# About this task
Reproduce word for word everything in the text on Security Council Resolution 838 from "Security Council composition" down to "Security Council resolutions.".
Extracted text section start
Security Council composition
- Permanent members: China; France; Russia; United Kingdom; United States;
- Non-permanent members: Brazil; Cape Verde; Djibouti; Hungary; Japan; Morocco; New Zealand; Pakistan; Spain; Venezuela;

= United Nations Security Council Resolution 838 =

United Nations Security Council resolution 838, adopted unanimously on 10 June 1993, after reaffirming Resolution 713 (1991) and all subsequent resolutions on the situation in the former Yugoslavia and in particular Bosnia and Herzegovina, the Council discussed options for the deployment of international observers on the borders of Bosnia and Herzegovina to ensure implementation of previous Security Council resolutions.

The Council reiterated its demands in resolutions 752 (1992) and 819 (1993) which called for the end of foreign interference in Bosnia and Herzegovina and for the Federal Republic of Yugoslavia (Serbia and Montenegro) cease supplying arms and military equipment to Bosnian Serb paramilitary units respectively. Violations of resolutions 757 (1992), 787 (1992) and 820 (1993) were condemned which involved actions that took place between Serbia and Montenegro and the protected areas in Croatia and those areas of Bosnia and Herzegovina under the control of Bosnian Serbs. In this regard, the Council considered the possible deployment of observers around the borders of Bosnia and Herzegovina as indicated in Resolution 787 (1992).
Extracted text section end
Data shown section start
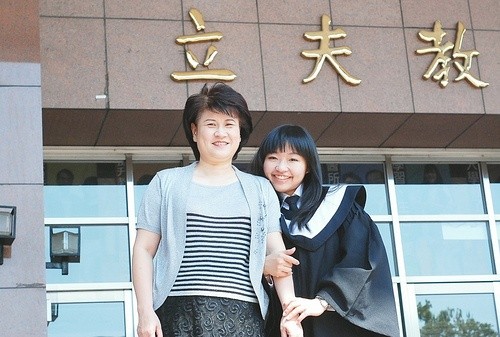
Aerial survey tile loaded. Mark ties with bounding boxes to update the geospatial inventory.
[286,196,299,213]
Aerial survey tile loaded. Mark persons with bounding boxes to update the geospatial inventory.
[251,126,398,336]
[131,81,304,337]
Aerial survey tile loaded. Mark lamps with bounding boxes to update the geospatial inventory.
[0,205,17,265]
[45,223,81,275]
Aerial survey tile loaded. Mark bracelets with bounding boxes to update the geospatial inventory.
[315,296,329,309]
[265,275,270,278]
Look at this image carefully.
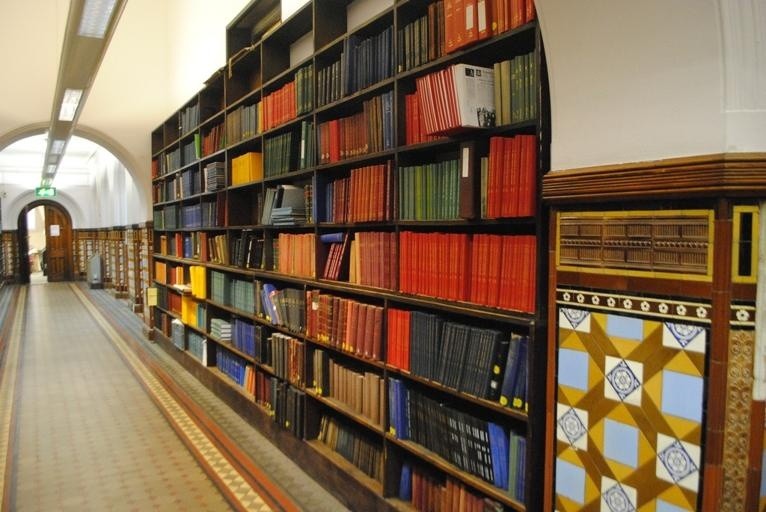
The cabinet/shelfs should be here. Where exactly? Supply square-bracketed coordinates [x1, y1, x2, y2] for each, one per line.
[149, 1, 552, 512]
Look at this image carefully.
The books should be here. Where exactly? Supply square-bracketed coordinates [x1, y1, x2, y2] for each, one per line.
[273, 232, 315, 279]
[307, 289, 384, 363]
[230, 231, 263, 269]
[187, 331, 208, 366]
[169, 234, 182, 257]
[154, 209, 165, 229]
[157, 152, 166, 175]
[184, 134, 200, 165]
[318, 231, 391, 291]
[388, 376, 527, 506]
[317, 26, 398, 106]
[168, 175, 179, 200]
[386, 305, 531, 414]
[398, 134, 536, 220]
[210, 271, 255, 315]
[399, 229, 538, 315]
[170, 266, 185, 289]
[184, 233, 199, 258]
[204, 162, 224, 192]
[231, 152, 263, 184]
[216, 344, 255, 397]
[169, 292, 179, 313]
[165, 149, 181, 173]
[199, 232, 227, 265]
[406, 50, 538, 145]
[171, 318, 185, 351]
[147, 284, 169, 308]
[312, 348, 384, 429]
[399, 462, 507, 512]
[156, 182, 168, 201]
[259, 282, 306, 333]
[172, 284, 192, 293]
[324, 161, 395, 223]
[201, 194, 223, 226]
[261, 184, 312, 223]
[180, 171, 200, 198]
[181, 295, 205, 333]
[180, 204, 200, 227]
[264, 64, 315, 132]
[189, 265, 209, 300]
[160, 235, 168, 256]
[264, 121, 314, 177]
[155, 262, 168, 286]
[202, 123, 226, 157]
[259, 372, 303, 440]
[399, 0, 537, 73]
[165, 205, 178, 228]
[154, 308, 168, 336]
[261, 333, 305, 389]
[316, 416, 386, 484]
[212, 317, 259, 358]
[316, 91, 399, 164]
[180, 104, 199, 136]
[227, 102, 263, 148]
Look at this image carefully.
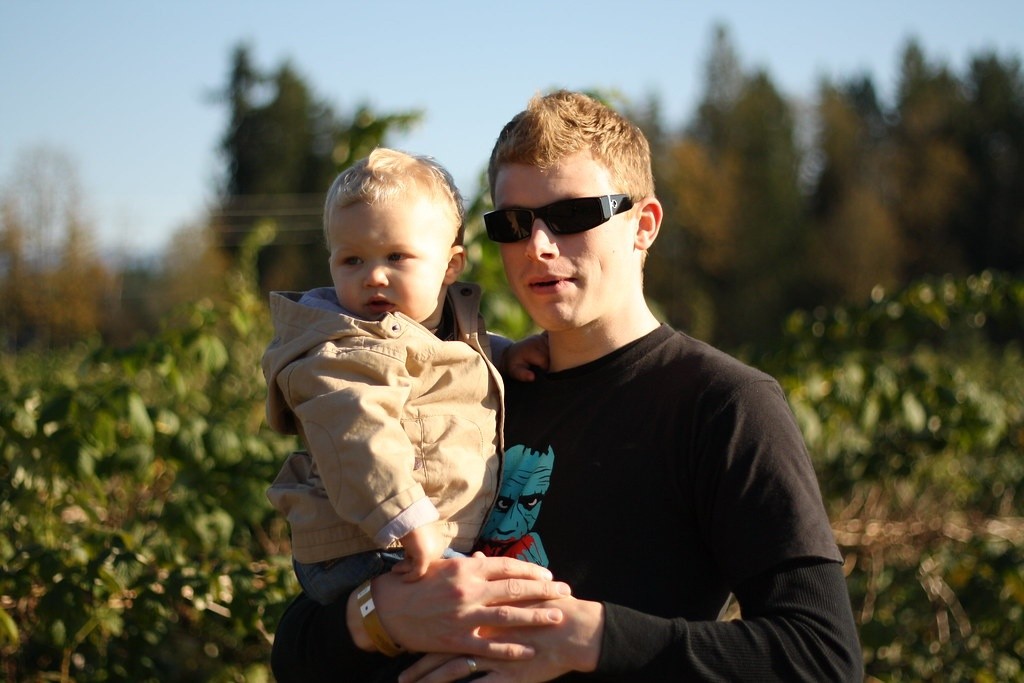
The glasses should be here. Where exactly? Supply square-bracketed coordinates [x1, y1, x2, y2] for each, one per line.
[484, 193, 646, 243]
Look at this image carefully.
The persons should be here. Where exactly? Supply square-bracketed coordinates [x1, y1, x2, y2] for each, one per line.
[262, 86, 864, 683]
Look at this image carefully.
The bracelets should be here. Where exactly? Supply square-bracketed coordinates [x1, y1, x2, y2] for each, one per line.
[353, 576, 406, 659]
Data shown section end
# Response below
Security Council composition
- Permanent members: China; France; Russia; United Kingdom; United States;
- Non-permanent members: Brazil; Cape Verde; Djibouti; Hungary; Japan; Morocco; New Zealand; Pakistan; Spain; Venezuela;

= United Nations Security Council Resolution 838 =

United Nations Security Council resolution 838, adopted unanimously on 10 June 1993, after reaffirming Resolution 713 (1991) and all subsequent resolutions on the situation in the former Yugoslavia and in particular Bosnia and Herzegovina, the Council discussed options for the deployment of international observers on the borders of Bosnia and Herzegovina to ensure implementation of previous Security Council resolutions.